In so many respects, the received idea that there is no such thing as design history in New Zealand is quite correct. The subject isn’t taught as a specialised subject in any of the country’s schools, universities and polytechnics and it barely achieves recognition in any of its museums and galleries. Where it is touched upon it’s treated as a minor irrelevance, something of no importance, a physical manifestation of more weighty matters and disciplines. Material culture in New Zealand is often perceived as a matter of connoisseurship at best, a bit of a hobby; philately for materialists, if you will.

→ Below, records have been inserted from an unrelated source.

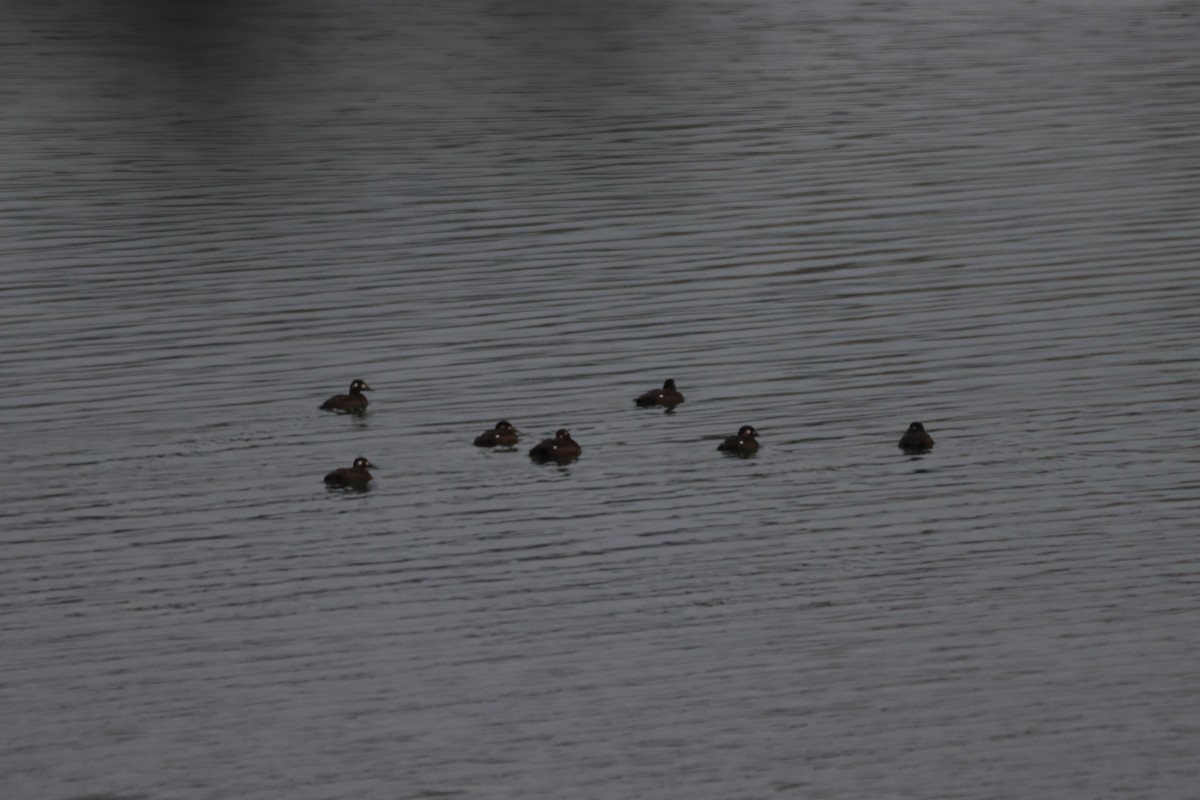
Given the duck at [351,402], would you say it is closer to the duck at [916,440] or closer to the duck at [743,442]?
the duck at [743,442]

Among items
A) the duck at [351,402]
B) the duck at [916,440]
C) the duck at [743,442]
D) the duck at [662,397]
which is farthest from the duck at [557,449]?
the duck at [916,440]

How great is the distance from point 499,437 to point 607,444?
54.7 inches

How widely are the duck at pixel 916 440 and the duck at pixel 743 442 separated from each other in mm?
1801

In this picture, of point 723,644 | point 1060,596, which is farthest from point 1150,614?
point 723,644

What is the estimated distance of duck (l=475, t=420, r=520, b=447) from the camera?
27.5 meters

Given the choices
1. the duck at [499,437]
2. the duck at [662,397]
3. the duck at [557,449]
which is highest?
the duck at [662,397]

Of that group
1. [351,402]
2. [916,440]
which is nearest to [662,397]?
[916,440]

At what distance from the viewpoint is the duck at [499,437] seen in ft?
90.1

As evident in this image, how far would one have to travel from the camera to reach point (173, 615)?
2234cm

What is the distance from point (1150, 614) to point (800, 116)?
103 ft

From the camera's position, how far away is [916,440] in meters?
27.2

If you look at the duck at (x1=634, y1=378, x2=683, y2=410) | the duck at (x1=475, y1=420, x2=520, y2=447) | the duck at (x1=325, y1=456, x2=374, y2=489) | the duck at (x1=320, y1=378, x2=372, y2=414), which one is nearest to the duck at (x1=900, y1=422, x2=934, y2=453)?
the duck at (x1=634, y1=378, x2=683, y2=410)

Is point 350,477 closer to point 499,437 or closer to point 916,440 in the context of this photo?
point 499,437

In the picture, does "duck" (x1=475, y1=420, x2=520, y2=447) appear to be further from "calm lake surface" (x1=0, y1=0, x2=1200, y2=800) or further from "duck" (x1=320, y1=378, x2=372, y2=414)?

‘Māori Art’ plate. Possibly designed about 1906 by John Shorter after a Kōwhaiwhai pattern from the wharenui named Tamatekapua (constructed in 1878) of the Ngāti Whakaue subtribes Ngāti Tae-o-Tū and Ngāti Tūnohopū, of the Te Arawa descent, at the Te Papaiouru Marae near Ōhinemutu reproduced in Augustus Hamilton’s text Māori Art (1897). Enamel painted transfer print and gilt on porcelain produced by Doulton & Co, Stoke-on-Trent, England, about 1930
In part, this status reflects a national aversion to history itself. It’s something that tends to be viewed as an untoward raking over of things that are best forgotten. Unwanted scrutiny, it's believed by many, can often reveal the shoddy compromises, the messy betrayals and the outright deceptions of the country’s colonial past and present.

The same condition applies in respect of New Zealand’s material cultural history, whatever field we look at: architecture – constructed on the demolitions of the old; design – largely the result of the mediation of external commercial cartels; and heritage – periodically swept away in a purge of the outmoded and usually destroyed when ‘restored’. All pretty marginal stuff, but, like all history, packed with information that potentially enables us to find a sort of truth amidst a welter of denial

This occasional blog is intended as a sort of antidote, an hubristic response, to the symptoms of this superficial diagnosis, enabling the frustrated blogger the indulgence of being able to observe and comment on something that has no significant national cultural profile. It’s not intended as definitive; it’s not a ‘published’ document; and it’s definitely not peer reviewed. Work in progress, you might say. We’ll see.